*Task prompt*
Restate the records that follow word for word; no pictures should appear.

*Captioned web images*
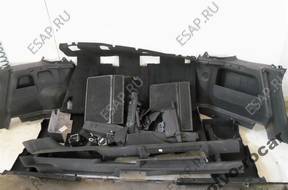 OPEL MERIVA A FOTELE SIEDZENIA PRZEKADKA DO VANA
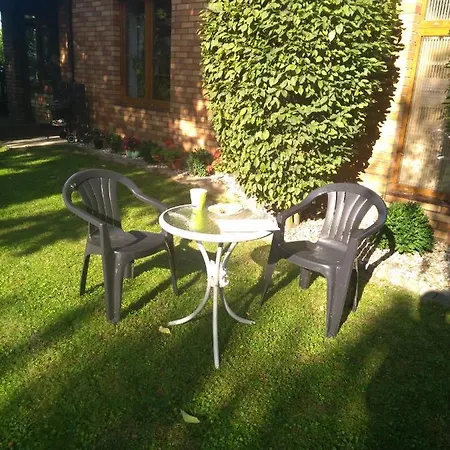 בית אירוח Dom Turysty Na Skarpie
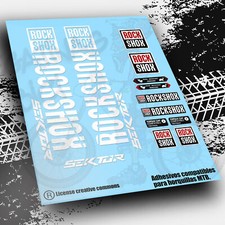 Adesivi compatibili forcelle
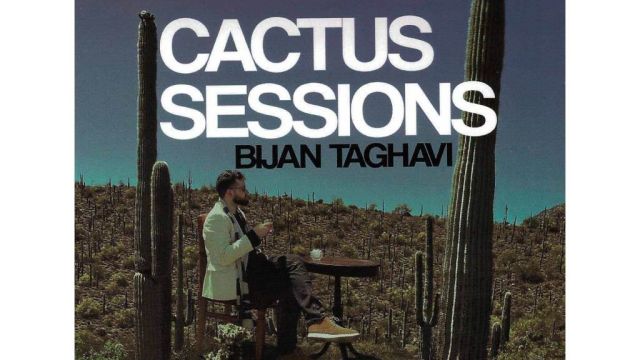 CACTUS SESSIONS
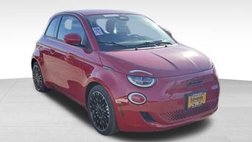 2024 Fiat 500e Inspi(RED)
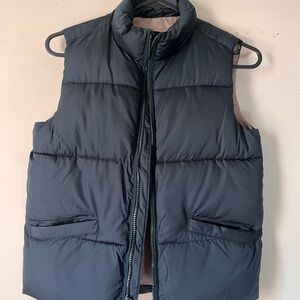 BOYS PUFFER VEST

*Problem solution*
 OPEL MERIVA A FOTELE SIEDZENIA PRZEKADKA DO VANA
 בית אירוח Dom Turysty Na Skarpie
 Adesivi compatibili forcelle
 CACTUS SESSIONS
 2024 Fiat 500e Inspi(RED)
 BOYS PUFFER VEST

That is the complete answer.